EXERCISE AIM: Exactly the lines from the one containing "маркетинг, снабжение и сбыт" to the final line below should be output, and no others.

[Records from a collection]
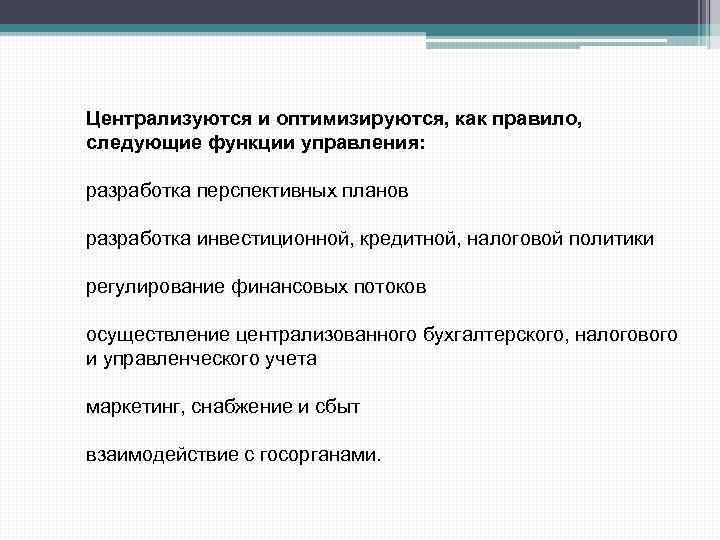 Централизуются и оптимизируются, как правило, следующие функции управления:

разработка перспективных планов

разработка инвестиционной, кредитной, налоговой политики

регулирование финансовых потоков

осуществление централизованного бухгалтерского, налогового и управленческого учета

маркетинг, снабжение и сбыт

взаимодействие с госорганами.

SOLUTION TO THE PROBLEM:
маркетинг, снабжение и сбыт

взаимодействие с госорганами.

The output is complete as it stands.